─── Data for this exercise ───

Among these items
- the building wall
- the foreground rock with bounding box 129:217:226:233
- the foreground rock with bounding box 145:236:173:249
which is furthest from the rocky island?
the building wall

───

What you have to do =>
Copy the entries above verbatim, line for line.

Reply to the task =>
Among these items
- the building wall
- the foreground rock with bounding box 129:217:226:233
- the foreground rock with bounding box 145:236:173:249
which is furthest from the rocky island?
the building wall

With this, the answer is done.